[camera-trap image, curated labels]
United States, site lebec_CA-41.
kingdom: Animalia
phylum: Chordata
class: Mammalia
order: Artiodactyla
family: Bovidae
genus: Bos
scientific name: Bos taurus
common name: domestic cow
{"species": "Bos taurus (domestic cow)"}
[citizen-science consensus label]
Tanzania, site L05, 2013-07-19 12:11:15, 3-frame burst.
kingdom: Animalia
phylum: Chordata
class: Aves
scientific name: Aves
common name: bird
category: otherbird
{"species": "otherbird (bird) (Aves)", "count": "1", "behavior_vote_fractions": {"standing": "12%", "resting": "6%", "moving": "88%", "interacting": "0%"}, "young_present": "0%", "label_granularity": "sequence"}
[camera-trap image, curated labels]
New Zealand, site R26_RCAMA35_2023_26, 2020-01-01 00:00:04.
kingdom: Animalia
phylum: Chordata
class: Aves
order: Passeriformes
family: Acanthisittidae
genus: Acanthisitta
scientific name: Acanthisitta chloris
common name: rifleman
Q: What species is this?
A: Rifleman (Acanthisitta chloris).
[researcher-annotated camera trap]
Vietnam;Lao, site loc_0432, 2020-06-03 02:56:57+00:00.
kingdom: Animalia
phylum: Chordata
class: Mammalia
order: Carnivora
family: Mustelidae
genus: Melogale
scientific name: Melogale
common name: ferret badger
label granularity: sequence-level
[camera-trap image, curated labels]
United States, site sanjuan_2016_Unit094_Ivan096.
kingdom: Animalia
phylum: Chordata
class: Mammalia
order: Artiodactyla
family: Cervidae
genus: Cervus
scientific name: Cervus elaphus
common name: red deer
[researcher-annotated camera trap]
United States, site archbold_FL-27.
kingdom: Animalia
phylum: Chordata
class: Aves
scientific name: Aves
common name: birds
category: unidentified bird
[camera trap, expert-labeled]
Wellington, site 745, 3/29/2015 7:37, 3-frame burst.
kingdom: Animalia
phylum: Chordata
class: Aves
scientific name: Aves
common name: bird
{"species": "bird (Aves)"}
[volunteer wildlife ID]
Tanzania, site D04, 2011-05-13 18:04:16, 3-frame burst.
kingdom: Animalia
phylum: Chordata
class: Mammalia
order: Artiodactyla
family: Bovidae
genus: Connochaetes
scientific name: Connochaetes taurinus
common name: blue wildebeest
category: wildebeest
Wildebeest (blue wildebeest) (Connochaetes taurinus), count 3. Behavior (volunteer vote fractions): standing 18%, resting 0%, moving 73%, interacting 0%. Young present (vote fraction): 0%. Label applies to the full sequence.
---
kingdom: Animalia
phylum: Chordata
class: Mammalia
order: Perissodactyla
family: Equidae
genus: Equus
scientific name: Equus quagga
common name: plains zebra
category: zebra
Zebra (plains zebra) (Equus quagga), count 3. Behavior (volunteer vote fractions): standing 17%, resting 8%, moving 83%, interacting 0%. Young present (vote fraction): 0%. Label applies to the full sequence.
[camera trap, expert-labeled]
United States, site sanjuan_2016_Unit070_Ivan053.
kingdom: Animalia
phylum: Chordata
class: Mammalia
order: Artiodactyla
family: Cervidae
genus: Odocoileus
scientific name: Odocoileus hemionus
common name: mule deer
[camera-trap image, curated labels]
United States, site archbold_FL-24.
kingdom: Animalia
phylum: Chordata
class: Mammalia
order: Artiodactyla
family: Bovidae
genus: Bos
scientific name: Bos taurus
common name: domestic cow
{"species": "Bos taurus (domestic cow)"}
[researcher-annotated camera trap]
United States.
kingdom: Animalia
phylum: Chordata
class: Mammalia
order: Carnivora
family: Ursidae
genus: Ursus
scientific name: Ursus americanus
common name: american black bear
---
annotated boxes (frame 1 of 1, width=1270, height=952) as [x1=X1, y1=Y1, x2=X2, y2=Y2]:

****************************************

> [Work to be completed] The records above should be restated word for word in their entirety.

> [Solved exercise]
[camera-trap image, curated labels]
United States, site lebec_CA-41.
kingdom: Animalia
phylum: Chordata
class: Mammalia
order: Artiodactyla
family: Bovidae
genus: Bos
scientific name: Bos taurus
common name: domestic cow
{"species": "Bos taurus (domestic cow)"}
[citizen-science consensus label]
Tanzania, site L05, 2013-07-19 12:11:15, 3-frame burst.
kingdom: Animalia
phylum: Chordata
class: Aves
scientific name: Aves
common name: bird
category: otherbird
{"species": "otherbird (bird) (Aves)", "count": "1", "behavior_vote_fractions": {"standing": "12%", "resting": "6%", "moving": "88%", "interacting": "0%"}, "young_present": "0%", "label_granularity": "sequence"}
[camera-trap image, curated labels]
New Zealand, site R26_RCAMA35_2023_26, 2020-01-01 00:00:04.
kingdom: Animalia
phylum: Chordata
class: Aves
order: Passeriformes
family: Acanthisittidae
genus: Acanthisitta
scientific name: Acanthisitta chloris
common name: rifleman
Q: What species is this?
A: Rifleman (Acanthisitta chloris).
[researcher-annotated camera trap]
Vietnam;Lao, site loc_0432, 2020-06-03 02:56:57+00:00.
kingdom: Animalia
phylum: Chordata
class: Mammalia
order: Carnivora
family: Mustelidae
genus: Melogale
scientific name: Melogale
common name: ferret badger
label granularity: sequence-level
[camera-trap image, curated labels]
United States, site sanjuan_2016_Unit094_Ivan096.
kingdom: Animalia
phylum: Chordata
class: Mammalia
order: Artiodactyla
family: Cervidae
genus: Cervus
scientific name: Cervus elaphus
common name: red deer
[researcher-annotated camera trap]
United States, site archbold_FL-27.
kingdom: Animalia
phylum: Chordata
class: Aves
scientific name: Aves
common name: birds
category: unidentified bird
[camera trap, expert-labeled]
Wellington, site 745, 3/29/2015 7:37, 3-frame burst.
kingdom: Animalia
phylum: Chordata
class: Aves
scientific name: Aves
common name: bird
{"species": "bird (Aves)"}
[volunteer wildlife ID]
Tanzania, site D04, 2011-05-13 18:04:16, 3-frame burst.
kingdom: Animalia
phylum: Chordata
class: Mammalia
order: Artiodactyla
family: Bovidae
genus: Connochaetes
scientific name: Connochaetes taurinus
common name: blue wildebeest
category: wildebeest
Wildebeest (blue wildebeest) (Connochaetes taurinus), count 3. Behavior (volunteer vote fractions): standing 18%, resting 0%, moving 73%, interacting 0%. Young present (vote fraction): 0%. Label applies to the full sequence.
---
kingdom: Animalia
phylum: Chordata
class: Mammalia
order: Perissodactyla
family: Equidae
genus: Equus
scientific name: Equus quagga
common name: plains zebra
category: zebra
Zebra (plains zebra) (Equus quagga), count 3. Behavior (volunteer vote fractions): standing 17%, resting 8%, moving 83%, interacting 0%. Young present (vote fraction): 0%. Label applies to the full sequence.
[camera trap, expert-labeled]
United States, site sanjuan_2016_Unit070_Ivan053.
kingdom: Animalia
phylum: Chordata
class: Mammalia
order: Artiodactyla
family: Cervidae
genus: Odocoileus
scientific name: Odocoileus hemionus
common name: mule deer
[camera-trap image, curated labels]
United States, site archbold_FL-24.
kingdom: Animalia
phylum: Chordata
class: Mammalia
order: Artiodactyla
family: Bovidae
genus: Bos
scientific name: Bos taurus
common name: domestic cow
{"species": "Bos taurus (domestic cow)"}
[researcher-annotated camera trap]
United States.
kingdom: Animalia
phylum: Chordata
class: Mammalia
order: Carnivora
family: Ursidae
genus: Ursus
scientific name: Ursus americanus
common name: american black bear
---
annotated boxes (frame 1 of 1, width=1270, height=952) as [x1=X1, y1=Y1, x2=X2, y2=Y2]:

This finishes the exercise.